La Redoute : une base logistique de 96 000 clients liées aux livraisons en fuite

Un hacker sous le pseudonyme Lagui affirme avoir mis en ligne une base de données attribuée à La Redoute, issue d’un scraping réalisé sur plusieurs semaines.

La base contiendrait environ 96 000 entrées et serait structurée autour de données liées aux expéditions et au suivi de colis. Aucune confirmation officielle n’a pour l’instant été communiquée.

La Redoute indique que les données évoquées proviendraient en réalité d’un incident survenu en janvier 2026 chez son partenaire logistique Relais Colis.
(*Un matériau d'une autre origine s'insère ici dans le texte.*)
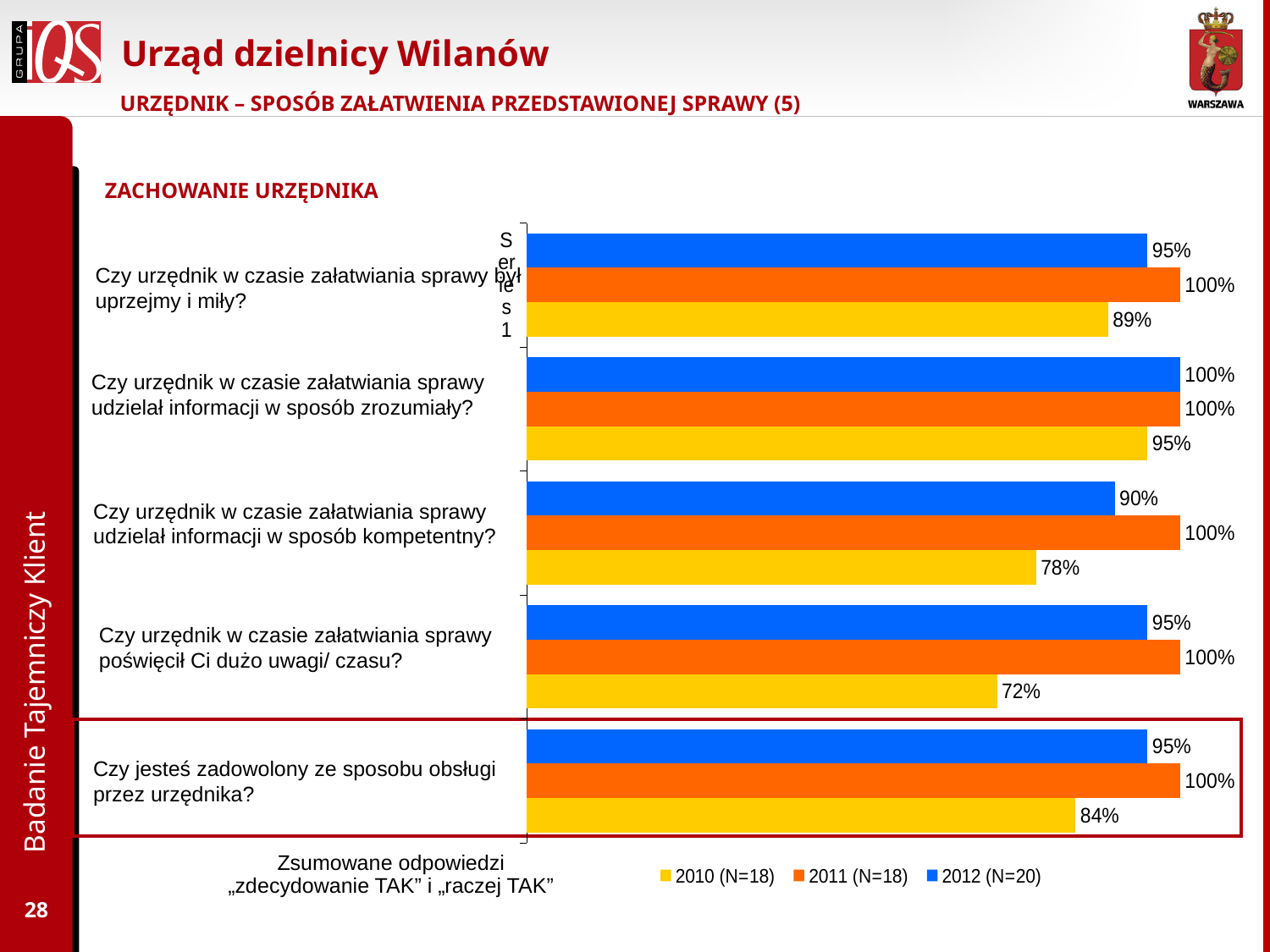
What type of chart is shown on the slide? bar chart What is the 2012 value for "Czy urzędnik w czasie załatwiania sprawy udzielał informacji w sposób kompetentny?"? 90% What is the 2010 value for "Czy jesteś zadowolony ze sposobu obsługi przez urzędnika?"? 84% What is the difference between the 2011 and 2010 values for "Czy urzędnik w czasie załatwiania sprawy udzielał informacji w sposób kompetentny?"? 22% What is the 2010 value for "Czy urzędnik w czasie załatwiania sprawy poświęcił Ci dużo uwagi/ czasu?"? 72% Which category has the highest 2012 value? Czy urzędnik w czasie załatwiania sprawy udzielał informacji w sposób zrozumiały? How many series does the legend list? 3 What is the sample size (N) shown in the legend for 2012? N=20 How many question categories are plotted on the chart? 5 Which category has the lowest 2010 value? Czy urzędnik w czasie załatwiania sprawy poświęcił Ci dużo uwagi/ czasu? Which colour represents the 2011 series in the legend? orange For "Czy urzędnik w czasie załatwiania sprawy był uprzejmy i miły?", which is larger: the 2012 value or the 2010 value? 2012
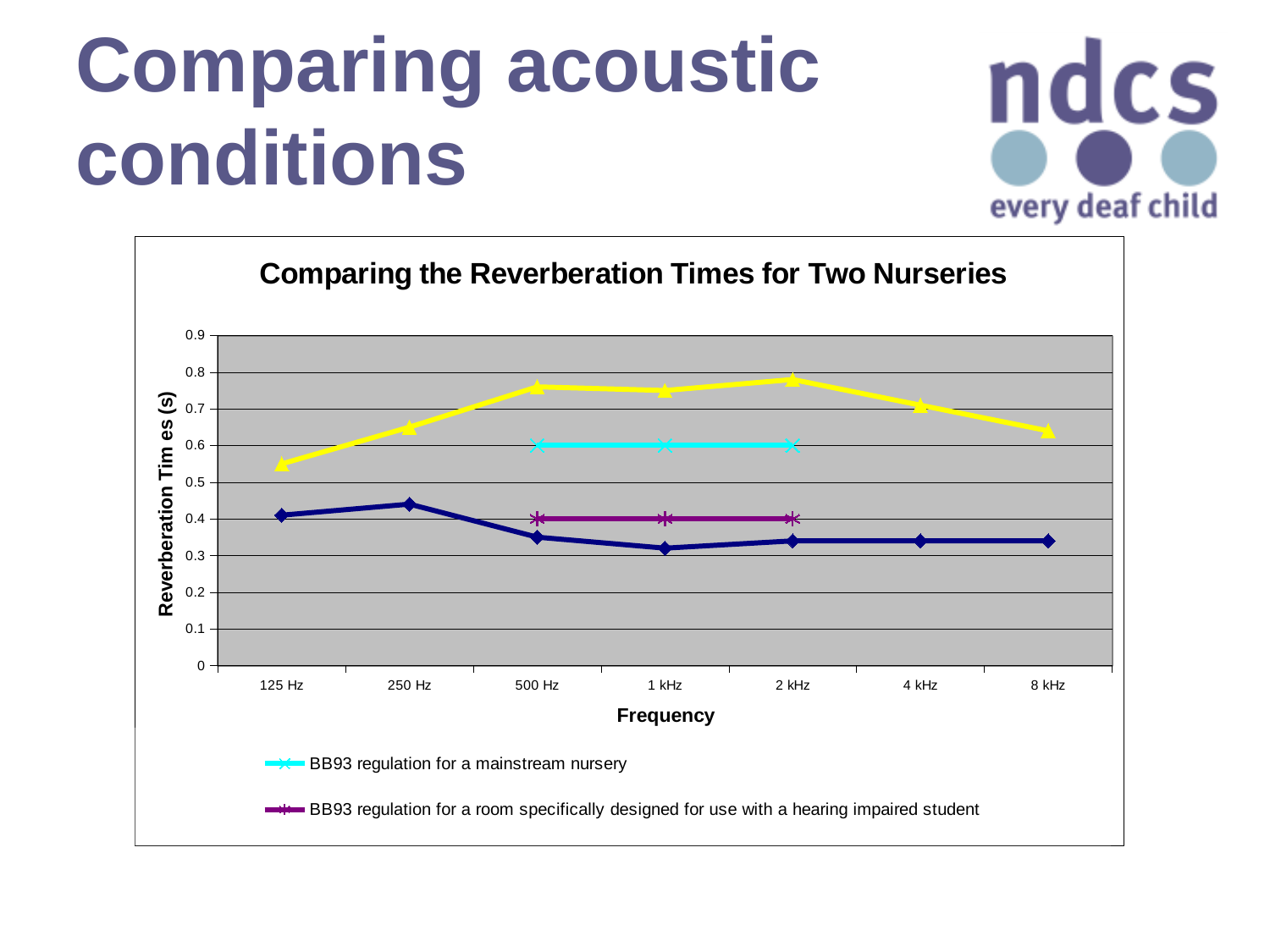
How many series does the legend list? 2 What kind of chart is shown on the slide? Line chart How many frequency categories are shown on the x axis? 7 Does the yellow line rise or fall from 2 kHz to 8 kHz? Fall Is the value of the dark blue line at 1 kHz greater or less than 0.4? less Is the value of the yellow line at 2 kHz greater or less than 0.7? greater What is the difference between the BB93 regulation for a mainstream nursery and the BB93 regulation for a room specifically designed for use with a hearing impaired student at 2 kHz? 0.2 What is the value of the BB93 regulation for a room specifically designed for use with a hearing impaired student line at 500 Hz? 0.4 Which is larger at 1 kHz: the BB93 regulation for a mainstream nursery or the BB93 regulation for a room specifically designed for use with a hearing impaired student? BB93 regulation for a mainstream nursery What is the value of the BB93 regulation for a mainstream nursery line at 1 kHz? 0.6 What is the label of the y axis? Reverberation Times (s) What is the title of the chart? Comparing the Reverberation Times for Two Nurseries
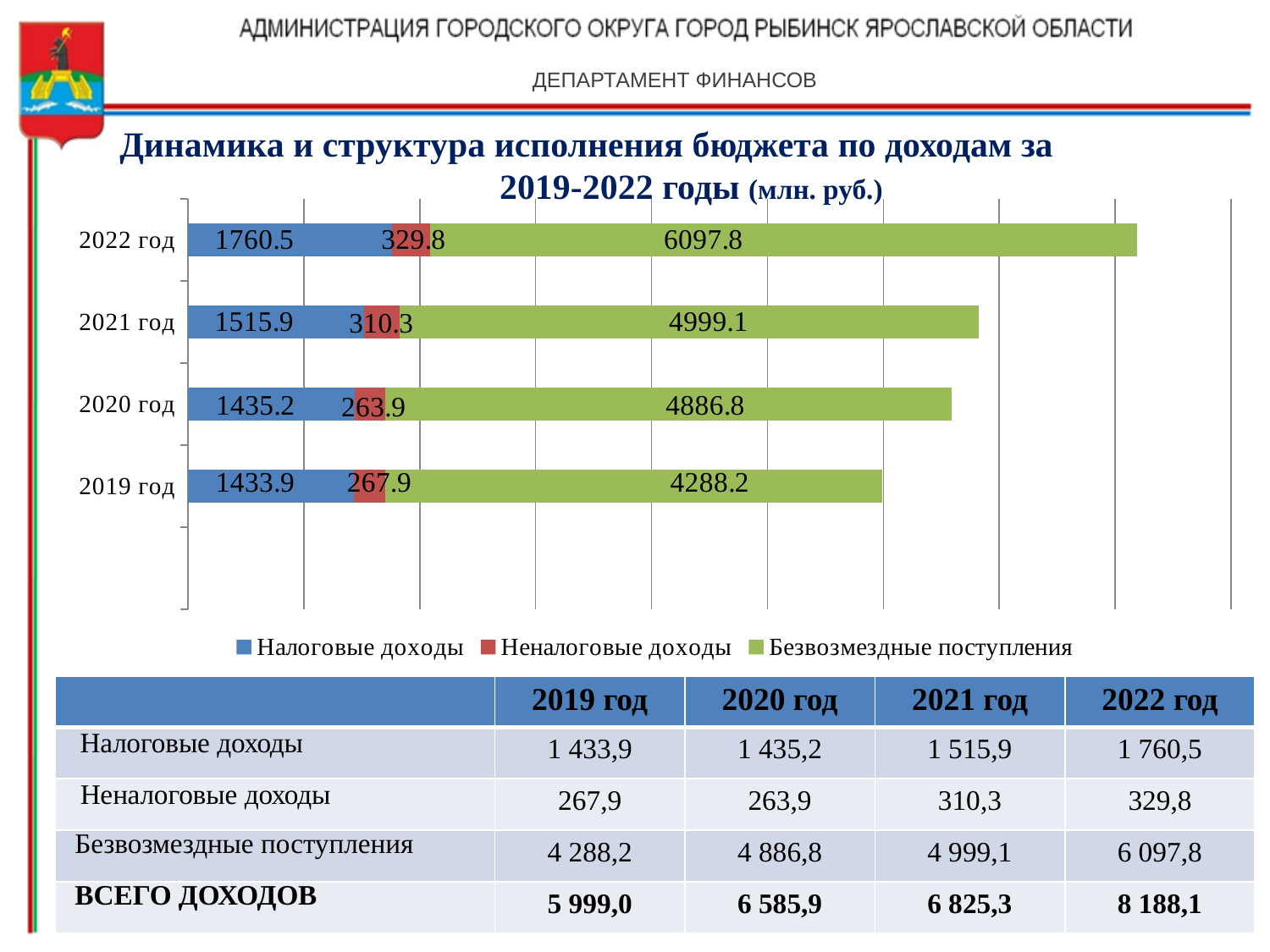
Which year has the lowest value of Неналоговые доходы? 2020 год Which year has the highest value of Безвозмездные поступления? 2022 год How many years are shown on the chart? 4 Which colour represents Неналоговые доходы in the chart? Red How many series does the legend list? 3 Is Безвозмездные поступления larger in 2021 год or in 2020 год? 2021 год What is the difference between Налоговые доходы in 2022 год and 2021 год? 244.6 What is the value of Безвозмездные поступления for 2019 год? 4288.2 What is the value of Неналоговые доходы for 2021 год? 310.3 What kind of chart is shown on the slide? Stacked bar chart What is the total of the stacked bar for 2022 год? 8188.1 What is the value of Налоговые доходы for 2022 год? 1760.5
Selon l’entreprise, cet incident concerne des informations liées aux livraisons (nom, prénom, adresse, email, téléphone) traitées dans le cadre de l’acheminement des colis.

La Redoute cyberattaque

Des informations liées à la logistique et aux livraisons

Les éléments publiés montrent principalement des données associées à la gestion des commandes et des livraisons :

  • Nom et prénom des clients
  • Adresse postale complète
  • Numéros de téléphone
  • Adresse email
  • Numéros de commande et d’expédition
  • Historique des livraisons et retours de colis

Un scraping plus qu’une intrusion ?

D’après le message de l’auteur, ces données auraient été collectées via un scraping automatisé, ce qui suggère davantage une exposition insuffisamment protégée qu’un piratage classique des systèmes internes.

Ce type de situation survient généralement lorsque des interfaces ou API accessibles publiquement ne sont pas correctement sécurisées ou limitées.

Des données classiques mais exploitables

Les informations observées restent relativement classiques pour un service de livraison, mais leur combinaison peut faciliter certaines utilisations malveillantes :

  • Phishing ciblé lié à des commandes ou colis
  • Usurpation d’identité basique
  • Arnaques au faux transporteur
  • Revente de bases marketing enrichies

Un indicateur de faiblesse côté exposition des données

Ce type de fuite met surtout en lumière un problème de protection des accès plutôt qu’une compromission profonde. Même si la base semble limitée, elle montre que certaines données peuvent être récupérées sans contrôle suffisant.

Comme souvent avec ce genre de publication, l’ampleur réelle et l’origine exacte restent à confirmer.